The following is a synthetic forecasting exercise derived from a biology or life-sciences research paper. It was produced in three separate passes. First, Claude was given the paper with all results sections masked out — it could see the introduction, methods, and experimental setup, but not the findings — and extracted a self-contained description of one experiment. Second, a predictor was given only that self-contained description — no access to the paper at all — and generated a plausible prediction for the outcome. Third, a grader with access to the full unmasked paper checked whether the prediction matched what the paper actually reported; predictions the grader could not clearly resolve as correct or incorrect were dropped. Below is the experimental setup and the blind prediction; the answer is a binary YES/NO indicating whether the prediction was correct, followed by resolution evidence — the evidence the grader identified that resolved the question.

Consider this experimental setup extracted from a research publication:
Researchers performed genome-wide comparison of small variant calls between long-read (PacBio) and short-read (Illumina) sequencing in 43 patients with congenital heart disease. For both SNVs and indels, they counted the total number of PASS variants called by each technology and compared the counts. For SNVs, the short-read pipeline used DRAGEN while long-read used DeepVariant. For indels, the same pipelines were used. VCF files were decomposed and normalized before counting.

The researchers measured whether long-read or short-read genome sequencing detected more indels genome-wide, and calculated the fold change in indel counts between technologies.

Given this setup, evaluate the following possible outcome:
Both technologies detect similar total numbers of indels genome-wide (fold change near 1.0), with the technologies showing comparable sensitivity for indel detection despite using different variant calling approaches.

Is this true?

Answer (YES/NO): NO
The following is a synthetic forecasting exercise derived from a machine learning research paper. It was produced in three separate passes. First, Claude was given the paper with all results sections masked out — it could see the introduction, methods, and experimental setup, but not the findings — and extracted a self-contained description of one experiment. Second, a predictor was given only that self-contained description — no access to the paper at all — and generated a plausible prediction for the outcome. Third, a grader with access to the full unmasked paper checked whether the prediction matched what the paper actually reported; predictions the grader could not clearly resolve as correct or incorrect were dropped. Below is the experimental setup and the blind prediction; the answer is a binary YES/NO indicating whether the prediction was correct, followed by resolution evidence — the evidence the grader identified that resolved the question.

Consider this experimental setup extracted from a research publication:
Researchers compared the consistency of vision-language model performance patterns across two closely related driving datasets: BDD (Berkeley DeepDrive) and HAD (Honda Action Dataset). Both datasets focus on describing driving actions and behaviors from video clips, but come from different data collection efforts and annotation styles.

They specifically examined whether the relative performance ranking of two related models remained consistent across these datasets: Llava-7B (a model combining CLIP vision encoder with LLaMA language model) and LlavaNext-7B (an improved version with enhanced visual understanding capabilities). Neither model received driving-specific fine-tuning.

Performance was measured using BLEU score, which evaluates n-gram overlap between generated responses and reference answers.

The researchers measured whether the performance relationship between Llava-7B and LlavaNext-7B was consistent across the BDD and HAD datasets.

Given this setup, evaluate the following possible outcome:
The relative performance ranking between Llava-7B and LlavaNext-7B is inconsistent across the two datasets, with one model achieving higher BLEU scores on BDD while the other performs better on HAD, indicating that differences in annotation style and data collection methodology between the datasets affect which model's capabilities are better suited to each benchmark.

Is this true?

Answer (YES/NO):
· · · · · · ·
### Exercise details
Return everything in the records. Keep each line exactly as written.

### Solution for this task
The following is a synthetic forecasting exercise derived from a biology or life-sciences research paper. It was produced in three separate passes. First, Claude was given the paper with all results sections masked out — it could see the introduction, methods, and experimental setup, but not the findings — and extracted a self-contained description of one experiment. Second, a predictor was given only that self-contained description — no access to the paper at all — and generated a plausible prediction for the outcome. Third, a grader with access to the full unmasked paper checked whether the prediction matched what the paper actually reported; predictions the grader could not clearly resolve as correct or incorrect were dropped. Below is the experimental setup and the blind prediction; the answer is a binary YES/NO indicating whether the prediction was correct, followed by resolution evidence — the evidence the grader identified that resolved the question.

Consider this experimental setup extracted from a research publication:
Researchers performed genome-wide comparison of small variant calls between long-read (PacBio) and short-read (Illumina) sequencing in 43 patients with congenital heart disease. For both SNVs and indels, they counted the total number of PASS variants called by each technology and compared the counts. For SNVs, the short-read pipeline used DRAGEN while long-read used DeepVariant. For indels, the same pipelines were used. VCF files were decomposed and normalized before counting.

The researchers measured whether long-read or short-read genome sequencing detected more indels genome-wide, and calculated the fold change in indel counts between technologies.

Given this setup, evaluate the following possible outcome:
Both technologies detect similar total numbers of indels genome-wide (fold change near 1.0), with the technologies showing comparable sensitivity for indel detection despite using different variant calling approaches.

Is this true?

Answer (YES/NO): NO
The following is a synthetic forecasting exercise derived from a machine learning research paper. It was produced in three separate passes. First, Claude was given the paper with all results sections masked out — it could see the introduction, methods, and experimental setup, but not the findings — and extracted a self-contained description of one experiment. Second, a predictor was given only that self-contained description — no access to the paper at all — and generated a plausible prediction for the outcome. Third, a grader with access to the full unmasked paper checked whether the prediction matched what the paper actually reported; predictions the grader could not clearly resolve as correct or incorrect were dropped. Below is the experimental setup and the blind prediction; the answer is a binary YES/NO indicating whether the prediction was correct, followed by resolution evidence — the evidence the grader identified that resolved the question.

Consider this experimental setup extracted from a research publication:
Researchers compared the consistency of vision-language model performance patterns across two closely related driving datasets: BDD (Berkeley DeepDrive) and HAD (Honda Action Dataset). Both datasets focus on describing driving actions and behaviors from video clips, but come from different data collection efforts and annotation styles.

They specifically examined whether the relative performance ranking of two related models remained consistent across these datasets: Llava-7B (a model combining CLIP vision encoder with LLaMA language model) and LlavaNext-7B (an improved version with enhanced visual understanding capabilities). Neither model received driving-specific fine-tuning.

Performance was measured using BLEU score, which evaluates n-gram overlap between generated responses and reference answers.

The researchers measured whether the performance relationship between Llava-7B and LlavaNext-7B was consistent across the BDD and HAD datasets.

Given this setup, evaluate the following possible outcome:
The relative performance ranking between Llava-7B and LlavaNext-7B is inconsistent across the two datasets, with one model achieving higher BLEU scores on BDD while the other performs better on HAD, indicating that differences in annotation style and data collection methodology between the datasets affect which model's capabilities are better suited to each benchmark.

Is this true?

Answer (YES/NO):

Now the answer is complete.